(Collected data entries)
>>>
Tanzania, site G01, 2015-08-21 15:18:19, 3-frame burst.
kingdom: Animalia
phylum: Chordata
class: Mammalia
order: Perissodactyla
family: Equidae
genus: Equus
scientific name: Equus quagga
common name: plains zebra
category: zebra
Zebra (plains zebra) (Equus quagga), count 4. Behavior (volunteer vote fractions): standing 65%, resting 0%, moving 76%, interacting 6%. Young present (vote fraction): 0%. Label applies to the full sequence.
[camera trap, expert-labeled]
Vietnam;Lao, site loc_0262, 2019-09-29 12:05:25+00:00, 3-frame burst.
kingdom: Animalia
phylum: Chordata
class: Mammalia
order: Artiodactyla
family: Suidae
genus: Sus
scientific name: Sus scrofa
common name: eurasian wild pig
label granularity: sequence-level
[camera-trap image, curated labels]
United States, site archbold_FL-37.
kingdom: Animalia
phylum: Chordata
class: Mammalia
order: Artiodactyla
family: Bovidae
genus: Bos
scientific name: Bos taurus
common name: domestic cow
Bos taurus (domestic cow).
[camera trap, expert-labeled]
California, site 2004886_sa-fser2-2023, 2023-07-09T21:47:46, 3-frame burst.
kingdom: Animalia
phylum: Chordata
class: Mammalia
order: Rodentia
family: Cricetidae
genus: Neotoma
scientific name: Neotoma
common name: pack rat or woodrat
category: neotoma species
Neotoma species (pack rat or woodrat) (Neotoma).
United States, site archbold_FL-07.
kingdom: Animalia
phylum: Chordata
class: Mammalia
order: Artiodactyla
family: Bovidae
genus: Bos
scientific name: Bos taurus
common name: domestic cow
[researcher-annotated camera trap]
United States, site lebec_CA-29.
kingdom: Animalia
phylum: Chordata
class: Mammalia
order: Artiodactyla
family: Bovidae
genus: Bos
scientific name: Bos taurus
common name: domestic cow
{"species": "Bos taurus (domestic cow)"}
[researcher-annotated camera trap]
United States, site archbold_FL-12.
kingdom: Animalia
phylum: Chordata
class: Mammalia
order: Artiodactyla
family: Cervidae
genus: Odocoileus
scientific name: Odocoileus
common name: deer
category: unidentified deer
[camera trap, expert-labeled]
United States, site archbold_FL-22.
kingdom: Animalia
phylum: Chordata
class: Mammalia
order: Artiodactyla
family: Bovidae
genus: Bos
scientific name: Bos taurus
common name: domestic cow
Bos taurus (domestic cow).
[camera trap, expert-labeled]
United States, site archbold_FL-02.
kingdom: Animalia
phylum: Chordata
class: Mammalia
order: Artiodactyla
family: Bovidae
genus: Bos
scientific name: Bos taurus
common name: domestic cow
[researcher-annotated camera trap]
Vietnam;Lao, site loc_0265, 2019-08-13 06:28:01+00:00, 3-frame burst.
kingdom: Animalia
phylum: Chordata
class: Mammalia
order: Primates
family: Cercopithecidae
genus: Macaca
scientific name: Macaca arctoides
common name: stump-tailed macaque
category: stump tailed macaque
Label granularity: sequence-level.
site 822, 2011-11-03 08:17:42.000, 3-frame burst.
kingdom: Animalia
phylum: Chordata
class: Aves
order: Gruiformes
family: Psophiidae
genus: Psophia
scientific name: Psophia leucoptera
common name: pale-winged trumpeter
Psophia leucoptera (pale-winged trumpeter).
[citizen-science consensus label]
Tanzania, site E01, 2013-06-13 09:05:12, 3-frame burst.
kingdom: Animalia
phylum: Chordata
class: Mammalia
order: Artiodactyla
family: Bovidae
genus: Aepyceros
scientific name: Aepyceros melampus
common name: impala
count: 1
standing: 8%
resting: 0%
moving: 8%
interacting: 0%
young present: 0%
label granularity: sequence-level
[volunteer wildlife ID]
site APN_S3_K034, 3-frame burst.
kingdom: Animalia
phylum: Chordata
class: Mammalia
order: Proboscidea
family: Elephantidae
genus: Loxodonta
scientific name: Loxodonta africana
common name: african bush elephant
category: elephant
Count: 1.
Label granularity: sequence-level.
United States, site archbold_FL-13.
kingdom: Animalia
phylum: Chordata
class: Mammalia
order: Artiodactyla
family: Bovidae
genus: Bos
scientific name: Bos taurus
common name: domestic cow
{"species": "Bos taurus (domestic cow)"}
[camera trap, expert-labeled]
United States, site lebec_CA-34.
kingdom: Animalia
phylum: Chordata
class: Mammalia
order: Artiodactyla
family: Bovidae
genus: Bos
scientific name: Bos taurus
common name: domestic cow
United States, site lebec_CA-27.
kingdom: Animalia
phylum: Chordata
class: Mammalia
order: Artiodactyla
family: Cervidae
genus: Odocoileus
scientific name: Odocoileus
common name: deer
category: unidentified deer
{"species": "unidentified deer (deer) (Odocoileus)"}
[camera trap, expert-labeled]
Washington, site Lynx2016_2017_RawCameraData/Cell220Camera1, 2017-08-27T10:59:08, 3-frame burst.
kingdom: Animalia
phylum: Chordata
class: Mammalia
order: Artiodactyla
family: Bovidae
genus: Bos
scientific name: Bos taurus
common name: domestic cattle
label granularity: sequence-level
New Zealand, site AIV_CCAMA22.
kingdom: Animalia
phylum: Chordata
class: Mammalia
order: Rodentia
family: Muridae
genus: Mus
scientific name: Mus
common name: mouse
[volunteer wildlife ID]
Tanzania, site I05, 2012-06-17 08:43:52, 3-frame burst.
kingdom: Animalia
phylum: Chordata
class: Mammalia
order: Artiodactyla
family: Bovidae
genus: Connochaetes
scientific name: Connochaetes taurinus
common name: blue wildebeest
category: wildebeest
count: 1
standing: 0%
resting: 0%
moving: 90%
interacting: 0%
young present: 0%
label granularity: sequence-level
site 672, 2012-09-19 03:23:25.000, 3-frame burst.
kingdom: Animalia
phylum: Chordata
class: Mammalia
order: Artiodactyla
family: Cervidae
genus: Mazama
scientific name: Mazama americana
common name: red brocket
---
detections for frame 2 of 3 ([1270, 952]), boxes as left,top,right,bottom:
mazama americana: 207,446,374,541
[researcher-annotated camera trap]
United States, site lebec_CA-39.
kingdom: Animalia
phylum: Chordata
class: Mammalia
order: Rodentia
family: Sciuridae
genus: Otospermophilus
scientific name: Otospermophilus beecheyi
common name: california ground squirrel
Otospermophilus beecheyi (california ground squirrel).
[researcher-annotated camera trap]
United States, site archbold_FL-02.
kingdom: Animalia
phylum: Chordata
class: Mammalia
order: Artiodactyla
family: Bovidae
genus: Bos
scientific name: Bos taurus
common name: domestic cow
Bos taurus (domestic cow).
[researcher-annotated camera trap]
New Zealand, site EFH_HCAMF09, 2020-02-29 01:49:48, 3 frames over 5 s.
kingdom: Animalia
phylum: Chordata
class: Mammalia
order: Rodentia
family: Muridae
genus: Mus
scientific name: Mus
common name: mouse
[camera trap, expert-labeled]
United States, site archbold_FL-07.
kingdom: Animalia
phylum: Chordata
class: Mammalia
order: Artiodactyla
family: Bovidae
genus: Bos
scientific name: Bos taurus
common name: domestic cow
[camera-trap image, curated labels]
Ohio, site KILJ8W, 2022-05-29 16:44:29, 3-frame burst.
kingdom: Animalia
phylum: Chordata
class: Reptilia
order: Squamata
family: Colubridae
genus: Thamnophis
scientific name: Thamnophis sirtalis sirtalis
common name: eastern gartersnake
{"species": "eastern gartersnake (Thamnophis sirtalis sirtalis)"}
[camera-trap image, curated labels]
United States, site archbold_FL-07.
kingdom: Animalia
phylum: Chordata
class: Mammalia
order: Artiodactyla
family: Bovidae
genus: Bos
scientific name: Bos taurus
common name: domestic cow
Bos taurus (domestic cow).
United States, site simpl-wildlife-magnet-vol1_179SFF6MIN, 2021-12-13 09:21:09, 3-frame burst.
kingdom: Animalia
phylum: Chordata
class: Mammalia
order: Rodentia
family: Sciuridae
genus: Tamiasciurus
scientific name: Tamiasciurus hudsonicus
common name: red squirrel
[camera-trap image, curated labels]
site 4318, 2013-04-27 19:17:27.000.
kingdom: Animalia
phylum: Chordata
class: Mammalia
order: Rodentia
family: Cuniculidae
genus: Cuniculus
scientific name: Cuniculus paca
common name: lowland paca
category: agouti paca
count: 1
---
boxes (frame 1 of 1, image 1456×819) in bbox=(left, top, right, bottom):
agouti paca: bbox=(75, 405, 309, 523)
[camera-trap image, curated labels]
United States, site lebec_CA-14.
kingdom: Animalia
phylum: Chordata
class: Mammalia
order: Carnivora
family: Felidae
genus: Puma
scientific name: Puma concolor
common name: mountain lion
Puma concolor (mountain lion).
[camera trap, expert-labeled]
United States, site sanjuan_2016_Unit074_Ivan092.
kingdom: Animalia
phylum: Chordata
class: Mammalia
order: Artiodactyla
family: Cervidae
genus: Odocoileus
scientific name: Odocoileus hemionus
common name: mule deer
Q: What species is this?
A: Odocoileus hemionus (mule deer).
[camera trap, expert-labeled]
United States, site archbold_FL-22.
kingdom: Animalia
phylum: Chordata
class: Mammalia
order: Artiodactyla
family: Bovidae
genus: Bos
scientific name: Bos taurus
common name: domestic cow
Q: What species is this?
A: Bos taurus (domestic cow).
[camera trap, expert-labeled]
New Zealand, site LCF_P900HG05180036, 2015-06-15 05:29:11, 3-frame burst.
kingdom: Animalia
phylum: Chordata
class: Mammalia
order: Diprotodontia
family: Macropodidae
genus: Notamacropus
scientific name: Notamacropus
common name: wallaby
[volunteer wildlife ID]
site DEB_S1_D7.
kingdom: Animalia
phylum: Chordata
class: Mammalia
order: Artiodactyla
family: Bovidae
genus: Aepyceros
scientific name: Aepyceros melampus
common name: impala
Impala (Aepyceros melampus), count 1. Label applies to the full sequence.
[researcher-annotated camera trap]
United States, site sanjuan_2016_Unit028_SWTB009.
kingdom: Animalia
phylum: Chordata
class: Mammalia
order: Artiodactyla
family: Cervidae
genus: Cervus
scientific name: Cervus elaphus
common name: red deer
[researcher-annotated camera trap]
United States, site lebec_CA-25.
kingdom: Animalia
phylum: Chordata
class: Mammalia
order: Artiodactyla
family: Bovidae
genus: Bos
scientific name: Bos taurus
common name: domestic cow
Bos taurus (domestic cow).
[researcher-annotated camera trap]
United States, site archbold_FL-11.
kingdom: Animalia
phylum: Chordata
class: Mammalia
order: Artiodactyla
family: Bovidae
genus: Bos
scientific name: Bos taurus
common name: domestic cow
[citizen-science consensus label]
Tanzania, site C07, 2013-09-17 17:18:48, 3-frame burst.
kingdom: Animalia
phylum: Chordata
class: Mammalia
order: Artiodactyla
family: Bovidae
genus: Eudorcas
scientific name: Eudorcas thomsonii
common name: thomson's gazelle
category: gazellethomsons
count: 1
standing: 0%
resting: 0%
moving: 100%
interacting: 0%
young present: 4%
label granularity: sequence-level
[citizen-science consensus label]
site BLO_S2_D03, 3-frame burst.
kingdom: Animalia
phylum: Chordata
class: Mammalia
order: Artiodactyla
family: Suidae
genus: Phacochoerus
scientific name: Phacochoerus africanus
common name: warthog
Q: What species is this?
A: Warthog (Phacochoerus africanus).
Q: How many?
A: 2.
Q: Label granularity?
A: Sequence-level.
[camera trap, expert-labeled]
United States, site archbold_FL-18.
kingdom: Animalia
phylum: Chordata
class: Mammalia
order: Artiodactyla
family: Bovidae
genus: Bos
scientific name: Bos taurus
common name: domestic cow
<<<
# BRIEF:
All lines above that hold the string "deer" should be copied.

# EXPECTED ANSWER:
common name: deer
category: unidentified deer
common name: deer
category: unidentified deer
{"species": "unidentified deer (deer) (Odocoileus)"}
common name: mule deer
A: Odocoileus hemionus (mule deer).
common name: red deer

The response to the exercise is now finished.